The message regarding a self-signed cert means there was one certificate in the chain (not necessary yours) that was self-signed. Root CA certificates are generally self-signed, since there is no "higher" cert to sign it. Instead, we tell our clients (web browsers, etc) that we explicitly trust this cert, and any cert it has signed.
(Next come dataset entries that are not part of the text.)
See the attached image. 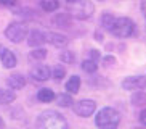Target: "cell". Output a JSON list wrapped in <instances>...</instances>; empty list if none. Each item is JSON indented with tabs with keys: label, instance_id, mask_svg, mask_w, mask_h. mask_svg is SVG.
<instances>
[{
	"label": "cell",
	"instance_id": "obj_1",
	"mask_svg": "<svg viewBox=\"0 0 146 129\" xmlns=\"http://www.w3.org/2000/svg\"><path fill=\"white\" fill-rule=\"evenodd\" d=\"M35 129H68V121L61 113L47 110L39 115L35 121Z\"/></svg>",
	"mask_w": 146,
	"mask_h": 129
},
{
	"label": "cell",
	"instance_id": "obj_2",
	"mask_svg": "<svg viewBox=\"0 0 146 129\" xmlns=\"http://www.w3.org/2000/svg\"><path fill=\"white\" fill-rule=\"evenodd\" d=\"M120 123V115L111 107H104L96 113L95 124L100 129H117Z\"/></svg>",
	"mask_w": 146,
	"mask_h": 129
},
{
	"label": "cell",
	"instance_id": "obj_3",
	"mask_svg": "<svg viewBox=\"0 0 146 129\" xmlns=\"http://www.w3.org/2000/svg\"><path fill=\"white\" fill-rule=\"evenodd\" d=\"M135 31V23L130 19V18H116L114 26H112L111 32L116 37H130Z\"/></svg>",
	"mask_w": 146,
	"mask_h": 129
},
{
	"label": "cell",
	"instance_id": "obj_4",
	"mask_svg": "<svg viewBox=\"0 0 146 129\" xmlns=\"http://www.w3.org/2000/svg\"><path fill=\"white\" fill-rule=\"evenodd\" d=\"M27 36V26L24 23H11L5 29V37L15 44H19Z\"/></svg>",
	"mask_w": 146,
	"mask_h": 129
},
{
	"label": "cell",
	"instance_id": "obj_5",
	"mask_svg": "<svg viewBox=\"0 0 146 129\" xmlns=\"http://www.w3.org/2000/svg\"><path fill=\"white\" fill-rule=\"evenodd\" d=\"M96 110V103L93 100H88V99H82L79 102L74 103V112L77 116H82V118H88L92 116Z\"/></svg>",
	"mask_w": 146,
	"mask_h": 129
},
{
	"label": "cell",
	"instance_id": "obj_6",
	"mask_svg": "<svg viewBox=\"0 0 146 129\" xmlns=\"http://www.w3.org/2000/svg\"><path fill=\"white\" fill-rule=\"evenodd\" d=\"M93 5L90 3V2H87V0H84V2H80L79 5H74L72 8H71V15H74V16L77 18V19H88V18L93 15Z\"/></svg>",
	"mask_w": 146,
	"mask_h": 129
},
{
	"label": "cell",
	"instance_id": "obj_7",
	"mask_svg": "<svg viewBox=\"0 0 146 129\" xmlns=\"http://www.w3.org/2000/svg\"><path fill=\"white\" fill-rule=\"evenodd\" d=\"M125 90H141L146 89V76H129L122 81Z\"/></svg>",
	"mask_w": 146,
	"mask_h": 129
},
{
	"label": "cell",
	"instance_id": "obj_8",
	"mask_svg": "<svg viewBox=\"0 0 146 129\" xmlns=\"http://www.w3.org/2000/svg\"><path fill=\"white\" fill-rule=\"evenodd\" d=\"M31 76L34 77L35 81H47L52 76V71L47 64H37L31 69Z\"/></svg>",
	"mask_w": 146,
	"mask_h": 129
},
{
	"label": "cell",
	"instance_id": "obj_9",
	"mask_svg": "<svg viewBox=\"0 0 146 129\" xmlns=\"http://www.w3.org/2000/svg\"><path fill=\"white\" fill-rule=\"evenodd\" d=\"M45 40L50 42L53 47H66L68 45V37L64 34H60V32H47L45 34Z\"/></svg>",
	"mask_w": 146,
	"mask_h": 129
},
{
	"label": "cell",
	"instance_id": "obj_10",
	"mask_svg": "<svg viewBox=\"0 0 146 129\" xmlns=\"http://www.w3.org/2000/svg\"><path fill=\"white\" fill-rule=\"evenodd\" d=\"M0 60L5 68H15L16 66V56L8 48H0Z\"/></svg>",
	"mask_w": 146,
	"mask_h": 129
},
{
	"label": "cell",
	"instance_id": "obj_11",
	"mask_svg": "<svg viewBox=\"0 0 146 129\" xmlns=\"http://www.w3.org/2000/svg\"><path fill=\"white\" fill-rule=\"evenodd\" d=\"M45 42V32H42V31H32L29 34V40H27V44H29L31 47H39V45H42V44Z\"/></svg>",
	"mask_w": 146,
	"mask_h": 129
},
{
	"label": "cell",
	"instance_id": "obj_12",
	"mask_svg": "<svg viewBox=\"0 0 146 129\" xmlns=\"http://www.w3.org/2000/svg\"><path fill=\"white\" fill-rule=\"evenodd\" d=\"M8 86L11 89H23L26 86V77L23 74H11L8 76Z\"/></svg>",
	"mask_w": 146,
	"mask_h": 129
},
{
	"label": "cell",
	"instance_id": "obj_13",
	"mask_svg": "<svg viewBox=\"0 0 146 129\" xmlns=\"http://www.w3.org/2000/svg\"><path fill=\"white\" fill-rule=\"evenodd\" d=\"M79 89H80V77L79 76H71L66 82V90H68L69 94H77Z\"/></svg>",
	"mask_w": 146,
	"mask_h": 129
},
{
	"label": "cell",
	"instance_id": "obj_14",
	"mask_svg": "<svg viewBox=\"0 0 146 129\" xmlns=\"http://www.w3.org/2000/svg\"><path fill=\"white\" fill-rule=\"evenodd\" d=\"M130 102H132L133 107H143V105H146V92H143V90H137L135 94H132Z\"/></svg>",
	"mask_w": 146,
	"mask_h": 129
},
{
	"label": "cell",
	"instance_id": "obj_15",
	"mask_svg": "<svg viewBox=\"0 0 146 129\" xmlns=\"http://www.w3.org/2000/svg\"><path fill=\"white\" fill-rule=\"evenodd\" d=\"M114 21H116V16L109 11H104L101 15V26H103L106 31H111L112 26H114Z\"/></svg>",
	"mask_w": 146,
	"mask_h": 129
},
{
	"label": "cell",
	"instance_id": "obj_16",
	"mask_svg": "<svg viewBox=\"0 0 146 129\" xmlns=\"http://www.w3.org/2000/svg\"><path fill=\"white\" fill-rule=\"evenodd\" d=\"M55 92H53L52 89H40L39 94H37V99L40 100V102L43 103H48V102H53L55 100Z\"/></svg>",
	"mask_w": 146,
	"mask_h": 129
},
{
	"label": "cell",
	"instance_id": "obj_17",
	"mask_svg": "<svg viewBox=\"0 0 146 129\" xmlns=\"http://www.w3.org/2000/svg\"><path fill=\"white\" fill-rule=\"evenodd\" d=\"M52 21H53V24H58L60 28H69L71 26V16L66 15V13H61V15L53 18Z\"/></svg>",
	"mask_w": 146,
	"mask_h": 129
},
{
	"label": "cell",
	"instance_id": "obj_18",
	"mask_svg": "<svg viewBox=\"0 0 146 129\" xmlns=\"http://www.w3.org/2000/svg\"><path fill=\"white\" fill-rule=\"evenodd\" d=\"M55 100H56V103H58L60 107H71V105L74 103L72 95L71 94H60V95L55 97Z\"/></svg>",
	"mask_w": 146,
	"mask_h": 129
},
{
	"label": "cell",
	"instance_id": "obj_19",
	"mask_svg": "<svg viewBox=\"0 0 146 129\" xmlns=\"http://www.w3.org/2000/svg\"><path fill=\"white\" fill-rule=\"evenodd\" d=\"M15 99H16L15 92H11V90H7V89H0V103L7 105V103H11Z\"/></svg>",
	"mask_w": 146,
	"mask_h": 129
},
{
	"label": "cell",
	"instance_id": "obj_20",
	"mask_svg": "<svg viewBox=\"0 0 146 129\" xmlns=\"http://www.w3.org/2000/svg\"><path fill=\"white\" fill-rule=\"evenodd\" d=\"M40 5H42V10H45V11H55L60 7V2L58 0H40Z\"/></svg>",
	"mask_w": 146,
	"mask_h": 129
},
{
	"label": "cell",
	"instance_id": "obj_21",
	"mask_svg": "<svg viewBox=\"0 0 146 129\" xmlns=\"http://www.w3.org/2000/svg\"><path fill=\"white\" fill-rule=\"evenodd\" d=\"M82 69L85 71V73H95L96 69H98V64H96V61L93 60H85L84 63H82Z\"/></svg>",
	"mask_w": 146,
	"mask_h": 129
},
{
	"label": "cell",
	"instance_id": "obj_22",
	"mask_svg": "<svg viewBox=\"0 0 146 129\" xmlns=\"http://www.w3.org/2000/svg\"><path fill=\"white\" fill-rule=\"evenodd\" d=\"M64 76H66V69L63 68V66H60V64H58V66H55V68H53L52 77L55 79V81H61Z\"/></svg>",
	"mask_w": 146,
	"mask_h": 129
},
{
	"label": "cell",
	"instance_id": "obj_23",
	"mask_svg": "<svg viewBox=\"0 0 146 129\" xmlns=\"http://www.w3.org/2000/svg\"><path fill=\"white\" fill-rule=\"evenodd\" d=\"M45 56H47V50H43V48H35L31 52V58H34V60H43Z\"/></svg>",
	"mask_w": 146,
	"mask_h": 129
},
{
	"label": "cell",
	"instance_id": "obj_24",
	"mask_svg": "<svg viewBox=\"0 0 146 129\" xmlns=\"http://www.w3.org/2000/svg\"><path fill=\"white\" fill-rule=\"evenodd\" d=\"M61 60L64 61V63H72L74 61V53L72 52H63V53H61Z\"/></svg>",
	"mask_w": 146,
	"mask_h": 129
},
{
	"label": "cell",
	"instance_id": "obj_25",
	"mask_svg": "<svg viewBox=\"0 0 146 129\" xmlns=\"http://www.w3.org/2000/svg\"><path fill=\"white\" fill-rule=\"evenodd\" d=\"M103 64L106 66V68H111V66H114V64H116V58H114V56H111V55L104 56V58H103Z\"/></svg>",
	"mask_w": 146,
	"mask_h": 129
},
{
	"label": "cell",
	"instance_id": "obj_26",
	"mask_svg": "<svg viewBox=\"0 0 146 129\" xmlns=\"http://www.w3.org/2000/svg\"><path fill=\"white\" fill-rule=\"evenodd\" d=\"M88 60L98 61L100 60V52L98 50H90V58H88Z\"/></svg>",
	"mask_w": 146,
	"mask_h": 129
},
{
	"label": "cell",
	"instance_id": "obj_27",
	"mask_svg": "<svg viewBox=\"0 0 146 129\" xmlns=\"http://www.w3.org/2000/svg\"><path fill=\"white\" fill-rule=\"evenodd\" d=\"M16 3V0H0V5H5V7H13Z\"/></svg>",
	"mask_w": 146,
	"mask_h": 129
},
{
	"label": "cell",
	"instance_id": "obj_28",
	"mask_svg": "<svg viewBox=\"0 0 146 129\" xmlns=\"http://www.w3.org/2000/svg\"><path fill=\"white\" fill-rule=\"evenodd\" d=\"M140 123H141L143 126H146V108L140 113Z\"/></svg>",
	"mask_w": 146,
	"mask_h": 129
},
{
	"label": "cell",
	"instance_id": "obj_29",
	"mask_svg": "<svg viewBox=\"0 0 146 129\" xmlns=\"http://www.w3.org/2000/svg\"><path fill=\"white\" fill-rule=\"evenodd\" d=\"M141 11H143V15L146 16V0H141Z\"/></svg>",
	"mask_w": 146,
	"mask_h": 129
},
{
	"label": "cell",
	"instance_id": "obj_30",
	"mask_svg": "<svg viewBox=\"0 0 146 129\" xmlns=\"http://www.w3.org/2000/svg\"><path fill=\"white\" fill-rule=\"evenodd\" d=\"M69 3H74V2H77V0H68Z\"/></svg>",
	"mask_w": 146,
	"mask_h": 129
},
{
	"label": "cell",
	"instance_id": "obj_31",
	"mask_svg": "<svg viewBox=\"0 0 146 129\" xmlns=\"http://www.w3.org/2000/svg\"><path fill=\"white\" fill-rule=\"evenodd\" d=\"M137 129H143V128H137Z\"/></svg>",
	"mask_w": 146,
	"mask_h": 129
}]
</instances>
An intermediate cert should however never be self-signed.

Setting the ::tls::debug variable to anything higher than 0, wil tell ::tl::callback to approve any cert, regardless of it's validity. The fact that your connection now doesn't close prematurely would suggest there might be some issue with the site-cert or your CA. However, the fact that it now freezes/times out suggests that the web server is not doing too well...

If you keep the ::tls::callback, but set ::tls::debug to 0, do you get the same behaviour?